◆ GIVEN REQUEST:
Lay out the lines below, from the line containing "If you were" through the final line, as a Markdown table with the columns "No." and "Line", giving each line a row number and omitting blank lines.

*** DATASET EXCERPTS

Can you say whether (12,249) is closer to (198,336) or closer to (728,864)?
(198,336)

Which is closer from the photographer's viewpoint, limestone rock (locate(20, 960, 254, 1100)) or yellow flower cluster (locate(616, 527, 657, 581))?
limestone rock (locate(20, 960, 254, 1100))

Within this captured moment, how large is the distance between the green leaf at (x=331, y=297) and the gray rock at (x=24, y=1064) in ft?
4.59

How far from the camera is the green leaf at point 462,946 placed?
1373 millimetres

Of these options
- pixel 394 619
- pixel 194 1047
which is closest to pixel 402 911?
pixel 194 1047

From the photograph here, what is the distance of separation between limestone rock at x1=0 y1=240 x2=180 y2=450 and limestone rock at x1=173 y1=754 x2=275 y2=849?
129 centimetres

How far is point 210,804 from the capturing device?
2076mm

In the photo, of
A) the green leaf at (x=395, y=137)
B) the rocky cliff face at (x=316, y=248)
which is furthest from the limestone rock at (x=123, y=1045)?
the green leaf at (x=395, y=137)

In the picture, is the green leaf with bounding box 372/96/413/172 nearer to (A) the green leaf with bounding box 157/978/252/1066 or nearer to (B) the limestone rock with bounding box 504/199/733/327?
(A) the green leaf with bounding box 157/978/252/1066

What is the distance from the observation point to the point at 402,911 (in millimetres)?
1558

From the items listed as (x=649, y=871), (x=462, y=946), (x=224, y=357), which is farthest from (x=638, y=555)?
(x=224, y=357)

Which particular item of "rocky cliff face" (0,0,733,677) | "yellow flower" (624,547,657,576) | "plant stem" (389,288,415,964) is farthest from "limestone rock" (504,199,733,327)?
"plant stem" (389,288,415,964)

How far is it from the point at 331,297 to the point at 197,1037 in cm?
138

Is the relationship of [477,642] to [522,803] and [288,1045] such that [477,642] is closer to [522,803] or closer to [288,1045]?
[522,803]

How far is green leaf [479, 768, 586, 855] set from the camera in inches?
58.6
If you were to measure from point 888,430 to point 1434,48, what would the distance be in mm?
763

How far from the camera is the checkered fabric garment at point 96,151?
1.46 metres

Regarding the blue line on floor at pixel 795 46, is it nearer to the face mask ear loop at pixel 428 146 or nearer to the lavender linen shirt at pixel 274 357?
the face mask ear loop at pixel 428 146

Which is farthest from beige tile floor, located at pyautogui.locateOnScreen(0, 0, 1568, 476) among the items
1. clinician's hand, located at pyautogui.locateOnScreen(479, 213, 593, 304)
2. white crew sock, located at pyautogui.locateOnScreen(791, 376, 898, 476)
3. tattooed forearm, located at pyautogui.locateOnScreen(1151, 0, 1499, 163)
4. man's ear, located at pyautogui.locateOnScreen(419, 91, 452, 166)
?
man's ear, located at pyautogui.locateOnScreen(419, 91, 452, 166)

******

◆ RESPONSE TO THE EXERCISE:
| No. | Line |
|---|---|
| 1 | If you were to measure from point 888,430 to point 1434,48, what would the distance be in mm? |
| 2 | 763 |
| 3 | How far from the camera is the checkered fabric garment at point 96,151? |
| 4 | 1.46 metres |
| 5 | Regarding the blue line on floor at pixel 795 46, is it nearer to the face mask ear loop at pixel 428 146 or nearer to the lavender linen shirt at pixel 274 357? |
| 6 | the face mask ear loop at pixel 428 146 |
| 7 | Which is farthest from beige tile floor, located at pyautogui.locateOnScreen(0, 0, 1568, 476) among the items |
| 8 | 1. clinician's hand, located at pyautogui.locateOnScreen(479, 213, 593, 304) |
| 9 | 2. white crew sock, located at pyautogui.locateOnScreen(791, 376, 898, 476) |
| 10 | 3. tattooed forearm, located at pyautogui.locateOnScreen(1151, 0, 1499, 163) |
| 11 | 4. man's ear, located at pyautogui.locateOnScreen(419, 91, 452, 166) |
| 12 | ? |
| 13 | man's ear, located at pyautogui.locateOnScreen(419, 91, 452, 166) |